В период межвластия спадала часть ограничений с рабов правителя, с его цепных псов и личного оружия – тех несчастных, кого его слугам удалось сломать и подчинить – с потенциально сильных магов из их реальности и иных миров, и самой главной ценности престола – с альконов. Мастеров Смерти, проклятой крови, народа, что когда-то много веков назад властвовал на этой земле, детей Лунной Госпожи по имени Смерть. И только верховный алькон да сам правитель знали, чего стоило людям в свое время это подчинение. Ну и… те немногие из народа Ее детей, что дожили до этого времени.
— Да… нам нужно время. Немного времени. Наша птичка уже попалась в расставленные сети.
— Вот как?
Они больше ни о чем не успели поговорить – старший алькон зашипел сквозь зубы, чувствуя, как колет иголками браслет и наливается жаром татуировка – и поспешил на зов ненавистного хозяина.
Эта встреча не была долгожданной, но достаточно выматывающей и болезненной для всех ее участников. Впрочем, рабы всегда находятся в наиболее проигрышном положении – даже сильнейшие из них. Увы, эта ночь для алькона Амондо не была исключением.
Покрывало тьмы укутывало плечи, скрывало от чужих взглядов, милосердно давая возможность сберечь гордость и силы своего последователя. Он скользил прочь, стискивая клыки так сильно, что, казалось, они сейчас раскрошатся.

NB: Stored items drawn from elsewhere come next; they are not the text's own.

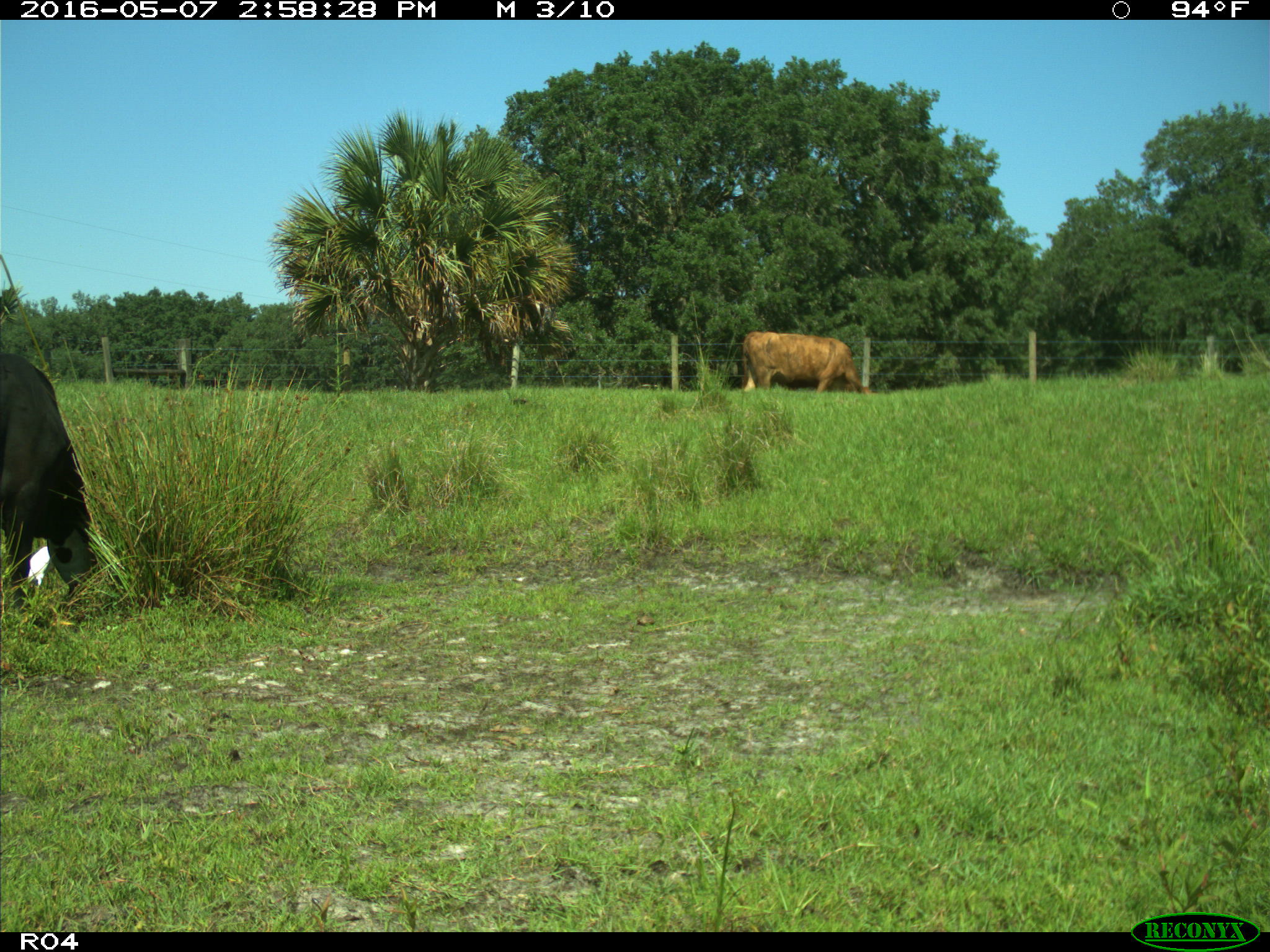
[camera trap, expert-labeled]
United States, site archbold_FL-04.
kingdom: Animalia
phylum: Chordata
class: Mammalia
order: Artiodactyla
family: Bovidae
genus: Bos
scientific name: Bos taurus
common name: domestic cow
Bos taurus (domestic cow).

Ублюдок. Ненавистный урод. Мерзавец, который никак не может сдохнуть всем на радость! Как он пос-смел! Ненависть пьянила и кружила голову, а тьма внутри пела, призывая отдаться безумию и убивать… убивать проклятых людишек, посмевших ему приказать применить свою древнюю силу на чужую потеху. На потаскуху ирру, посмевшую себе вообразить, что ручная зверушка мужа сгодится для ее удовольствия. С какой радостью он посмотрел бы на то, как она захлебывается собственной кровью!